L'Ucraina non intende assistere passivamente al negoziato tra Donald Trump e Vladimir Putin. Il presidente ucraino Volodymyr Zelensky reclama un ruolo di primo piano al tavolo. ''Non è stato bello'' che il presidente americano Trump abbia avuto un colloquio telefonico con il leader del Cremlino anticipando Zelensky e relegando il presidente ucraino in seconda fila.

Trump, aggiunge oggi Zelensky, aveva assicurato che ''voleva parlare contemporaneamente con i due presidenti. In ogni caso non è stato piacevole'', ha ribadito.

I paletti di Zelensky

"Come paese indipendente semplicemente non possiamo accettare accordi raggiunti senza di noi. E lo dico chiaramente ai nostri partner: non accetteremo nessun negoziato bilaterale sull'Ucraina senza la nostra partecipazione", ha affermato, evidenziando che colloqui con la Russia dovrebbero avvenire solo dopo la definizione di "un piano per fermare Putin".

"Non fidatevi di Putin"

"Ho anche messo in guardia i leader mondiali dal fidarsi delle affermazioni di Putin sulla sua volontà a porre fine alla guerra", ha scritto poi in un post su X il presidente ucraino, che riferisce di un colloquio con il premier polacco, Donald Tusk.

"Abbiamo parlato delle condizioni necessarie per una pace duratura e reale in Ucraina e concordato che nessun negoziato con Putin può iniziare senza una posizione unita di Ucraina, Europa e Stati Uniti", osserva, dopo il colloquio telefonico di ieri con il presidente americano.

"Ho informato Tusk della mia conversazione con Trump e abbiamo parlato - aggiunge Zelensky - della necessità di coordinare le posizioni di tutti gli europei per risultati positivi per l'Europa intera".
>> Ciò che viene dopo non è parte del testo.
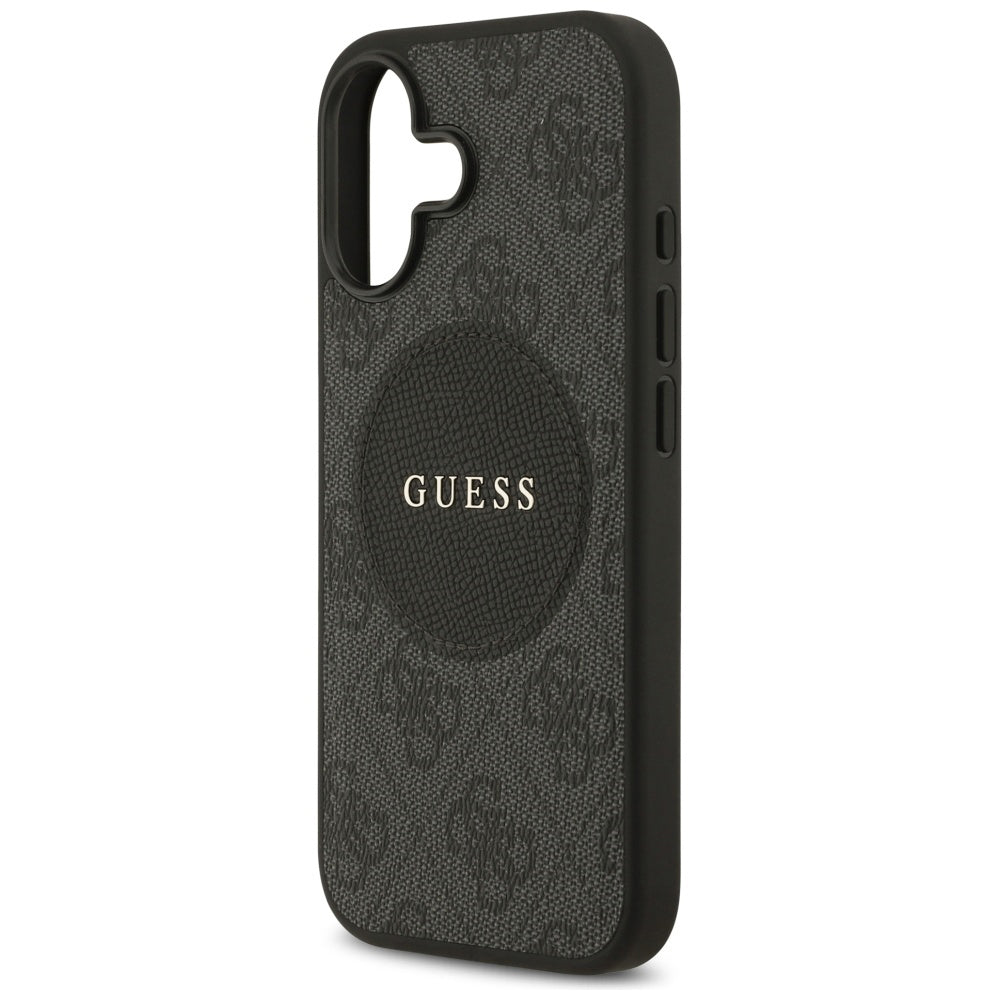 Étui MagSafe pour Apple iPhone 17, Guess, 4G Circle Classic Logo, Noir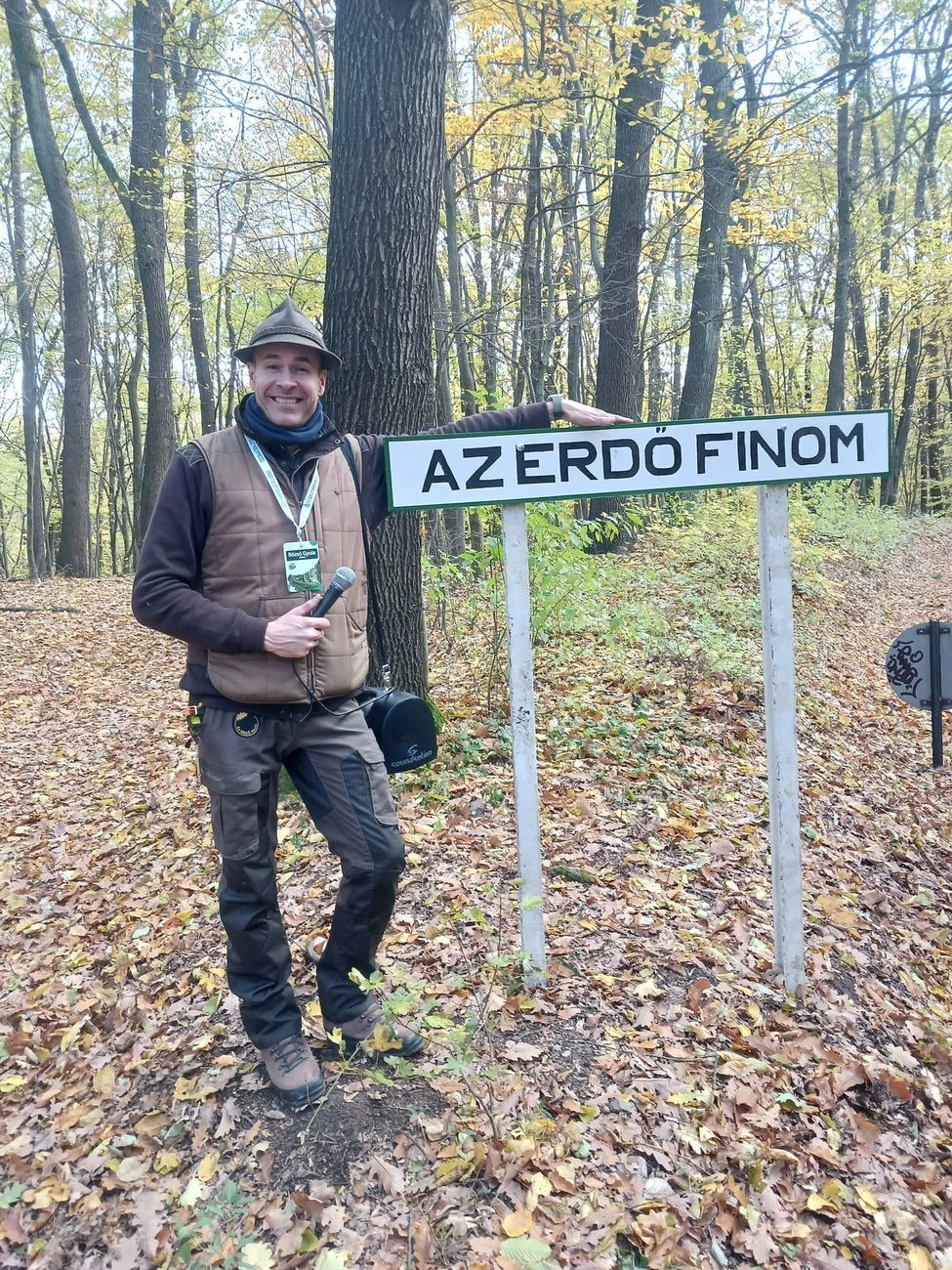 Ehető Erdő program Bózsó Gyula vezetésével. Fotó: Szeleta Park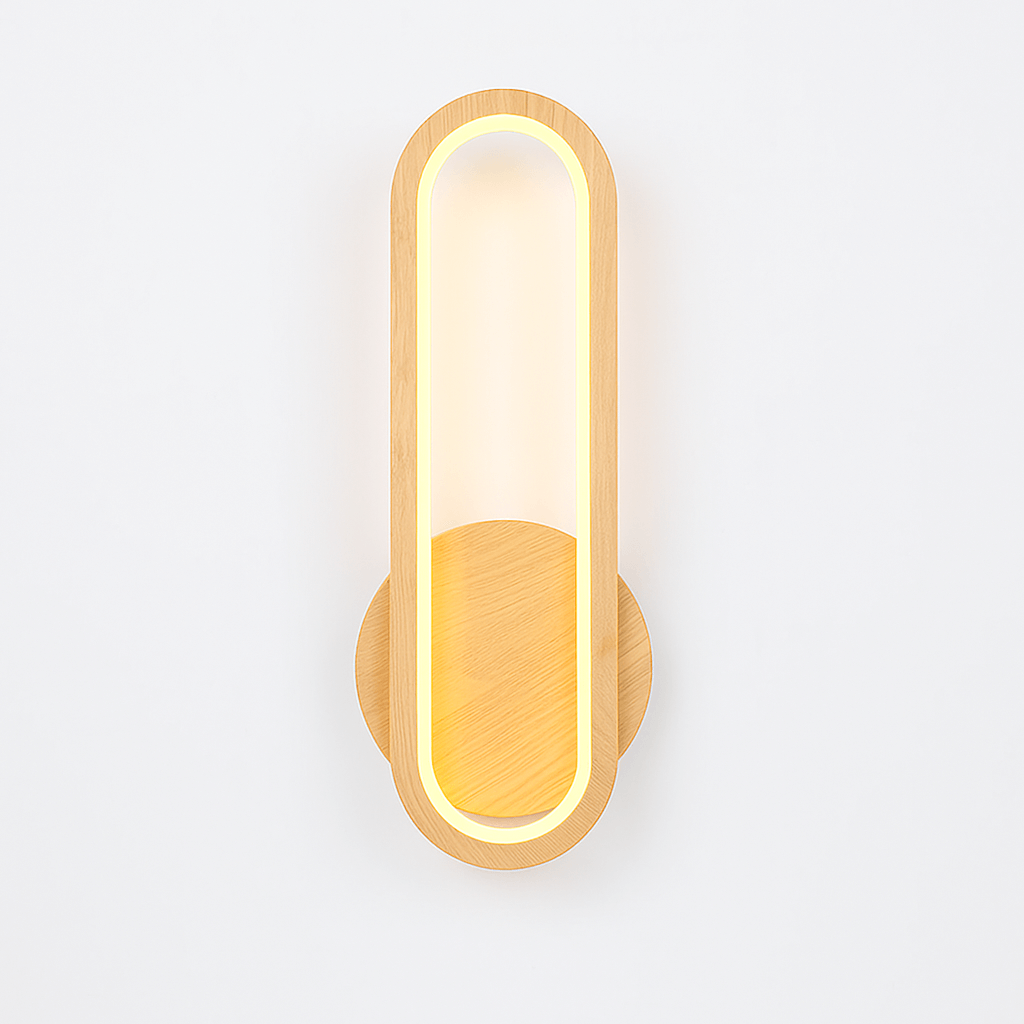 Bolania | Wandleuchte - Holz - Stilvolle LED Leuchte für Wohnzimmer Dekoration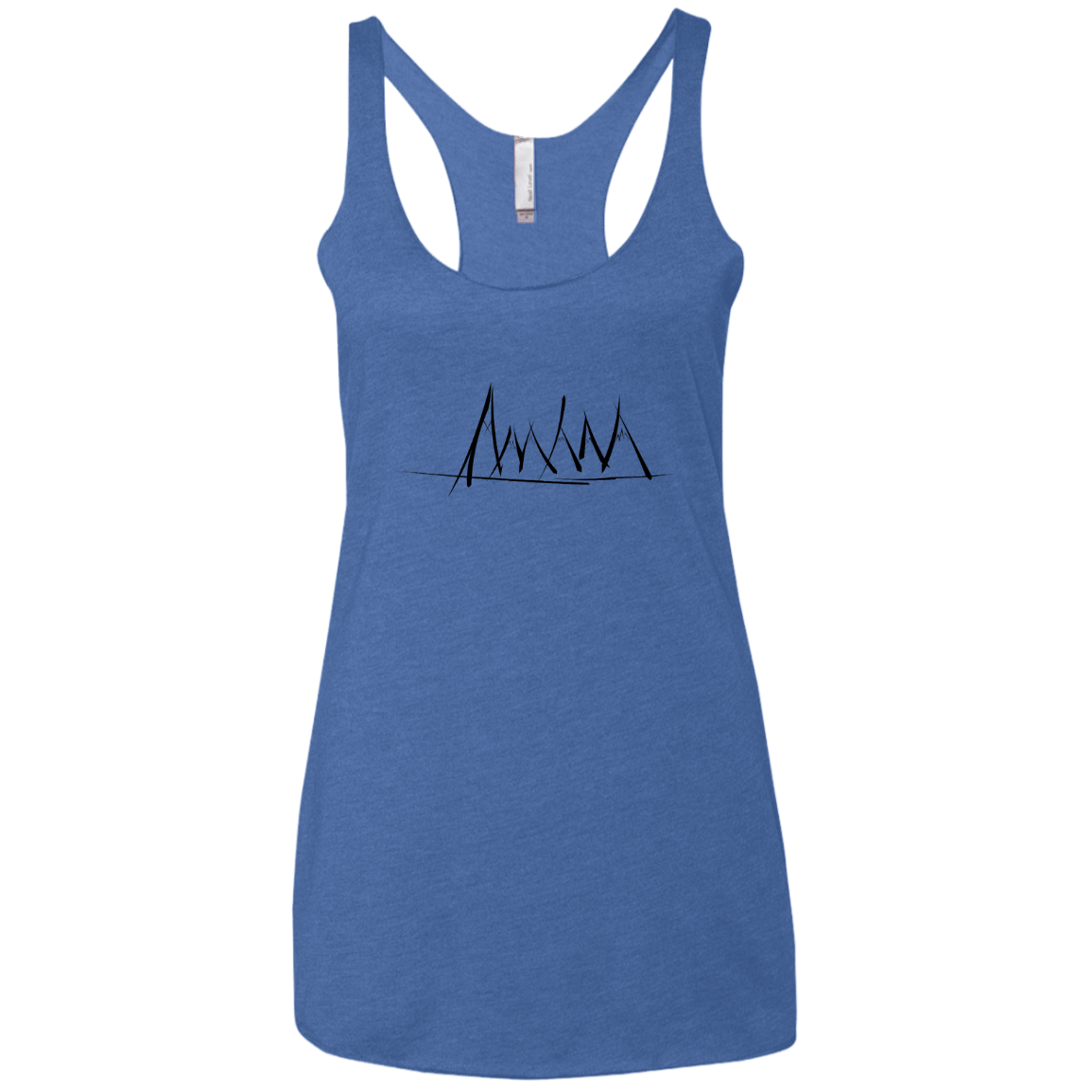 Mountain Brush Strokes Women's Triblend Racerback Tank
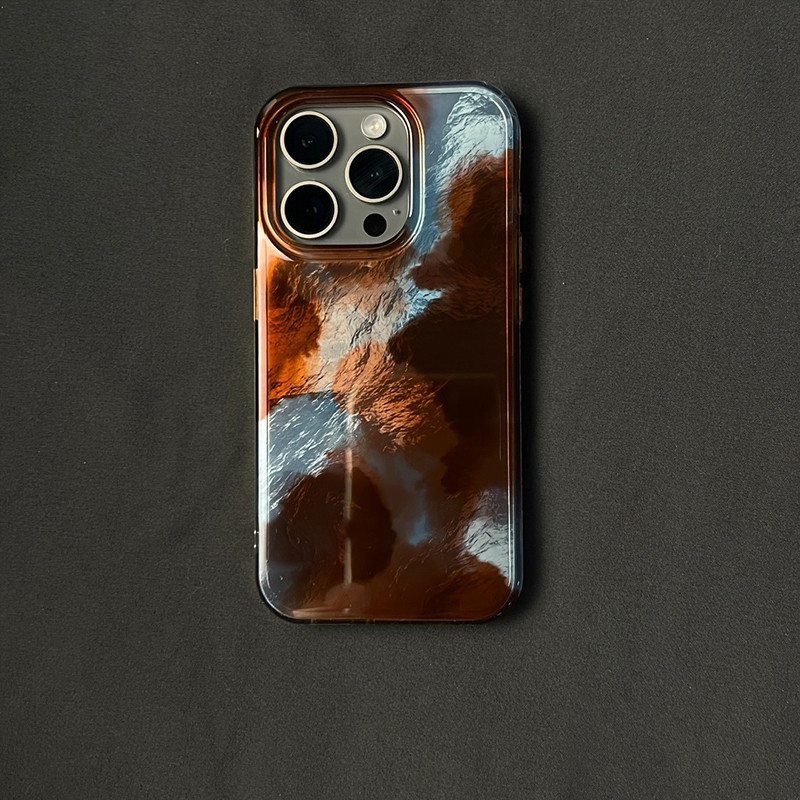 ฤดูใบไม้ร่วงฤดูหนาวVINTAGE Coffee Blendสีน้ําตาลรูปแบบเคสโทรศัพท์สําหรับiPhone 17 16 15 14 13 12 11 Pro Max 17Air 7 8 Plus X XR XS Cover - รูปที่ 7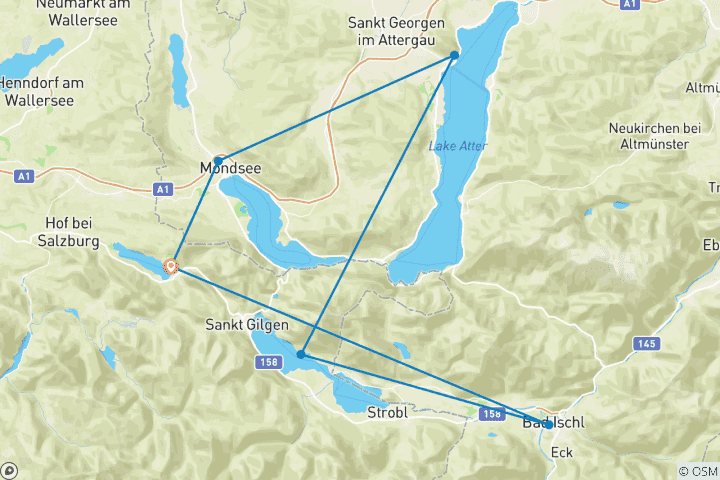 Map of Ten Lakes Trekking Tour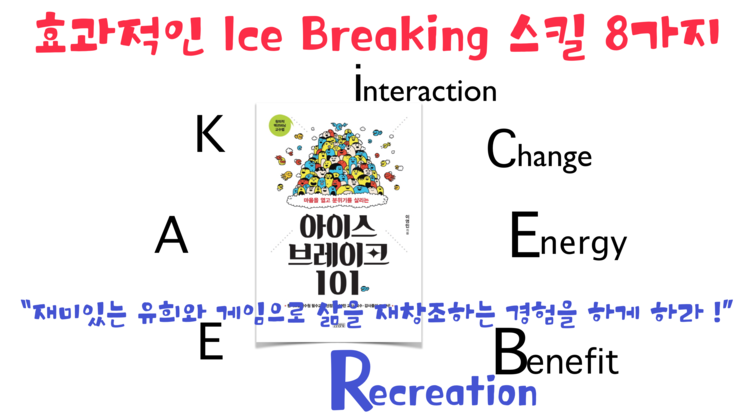 아이스브레이크 8가지 핵심기술 - 재미있는 유희와 게임으로 삶을 재 창조하는 경험을 하게하라 ! : 네이버 블로그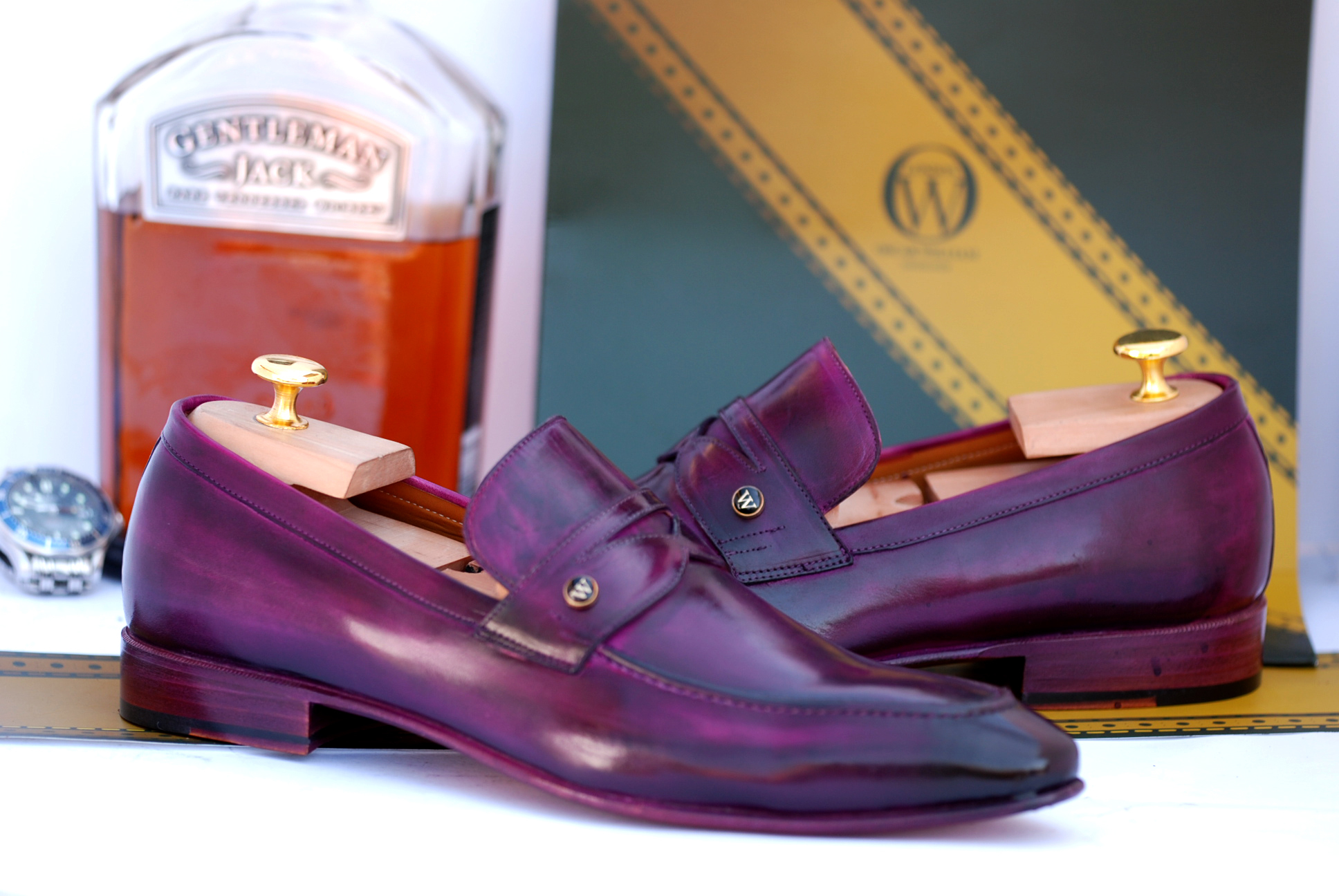 Handmade Classic Loafers (Lilien Road) Designer Luxury Footwear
"Ho sottolineato che l'Ucraina deve negoziare da una posizione di forza, con garanzie di sicurezza forti e affidabili e che l'adesione alla Nato sarebbe la più conveniente per i partner. Un'altra garanzia cruciale sono investimenti seri nell'industria della difesa in Ucraina", ha scritto ancora.

Mosca si prepara

A Mosca, intanto, sono iniziate le operazioni per definire la delegazione che prenderà parte ai negoziati con gli Stati Uniti, ha precisato il portavoce del Cremlino, Dmitry Peskov. L'incontro tra Putin e Trump, ha aggiunto Peskov non pare imminente: per organizzare il summit tra i due presidenti potrebbero servire "mesi". "Finora non sono state prese decisioni, né a livello operativo, né al livello più alto", ha affermato Peskov. "Naturalmente, ci vorrà del tempo per preparare un incontro del genere. Potrebbero volerci settimane, potrebbe volerci un mese, potrebbero volerci diversi mesi", ha aggiunto.

Ucraina resiste nel Kursk

La guerra intanto continua e l'Ucraina difende le proprie posizioni nella regione russa del Kursk: la presenza di truppe di Kiev nel territorio nemico è considerata una carta da giocare al tavolo delle trattative. Oggi l'Ucraina ammette di controllare circa terzo del territorio inizialmente conquistato nella regione russa, teatro dell'offensiva delle truppe di Kiev lanciata nell'agosto dello scorso anno.

"Oggi abbiamo la nostra zona di sicurezza sul territorio della Federazione russa, lungo il confine con l'Ucraina. Copre circa 500 chilometri quadrati", ha scritto sui social il capo delle Forze Armate ucraine, Oleksandr Syrsky, dopo che in passato era stato rivendicato il controllo di un'area di circa 1.400 chilometri quadrati.